Apart from the M&A slowdown, Doklestic highlights several booming areas. In particular, he mentions “the new law on capital markets, which came into effect at the beginning of this year and is now gaining traction. The key novelty of this law is the introduction of substantial fines for non-compliance by public companies,” he says. These fines can reach up to 15% of the company's annual turnover. “The introduction of these significant fines is a game-changer and will likely lead companies to approach compliance in Serbia more seriously going forward.”

And there is another regulatory change expected by the end of this year, Doklestic says, regarding land rights. “Currently, most companies that were privatized in the early 2000s only have the right to use the land and cannot obtain construction permits until they convert this right to ownership. The current process for conversion is complicated and may involve paying fair market value for the land, leading to delays and difficulties,” he explains. “However, under the new rules, land use rights should be automatically converted to ownership rights without incurring any costs.” He expects this change to attract new investments for “many companies with production facilities in Serbia, allowing them to expand.”

Additionally, Doklestic reports there is an exciting new development in the renewable energy sector. “The government announced at the beginning of June that they are finally conducting an auction for energy produced from renewable wind and solar sources.” He elaborates that the auction period will run until “mid-August and will continue over the next two years with subsequent auctions. These auctions offer contracts for difference (premiums) for 15 years, with maximum prices for electricity at EUR 105 per megawatt-hour for wind and EUR 90 per megawatt-hour for solar,” he explains. “Incentives will be awarded to the investors that offer the lowest prices compared to the price ceiling.
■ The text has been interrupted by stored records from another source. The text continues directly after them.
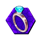 2by2 gaming honey money blue gem ring symbol icon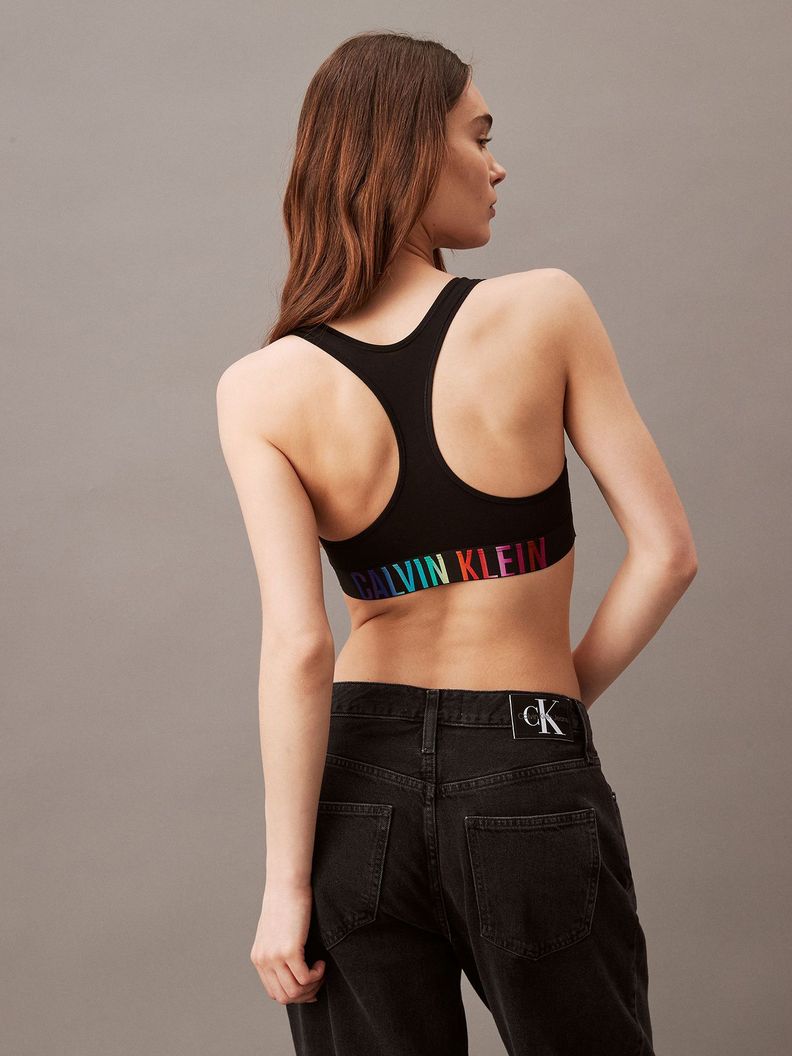 Bralette Intense Power Pride Cotton Negro Calvin Klein-3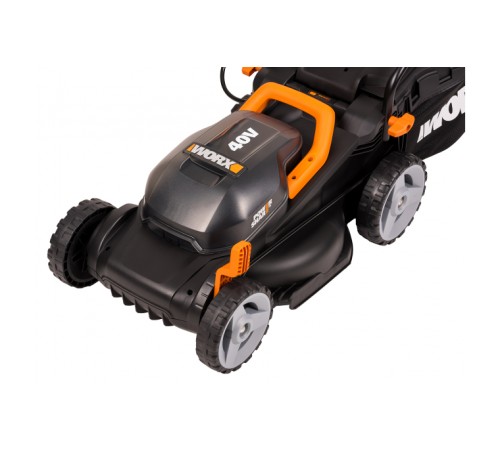 Газонокосилка аккумуляторная Worx WG779E.1 (2хАКБ и ЗУ)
The government will provide the winning bidders with the difference between the quoted price and the market reference price. For the three-year cycle, they plan to auction a gigawatt of wind and 300 megawatts of solar in total.”

Finally, “the migration of businesses from Ukraine and Russia, as well as the relocation of businesspeople and IT professionals to Serbia, has had a significant impact as well,” Doklestic reports. “The IT landscape has undergone substantial changes, with start-ups and young, educated IT engineers arriving in the country. In the medium term, we anticipate the IT market to continue booming, leading to numerous investments and transactions over the next few years,” he concludes.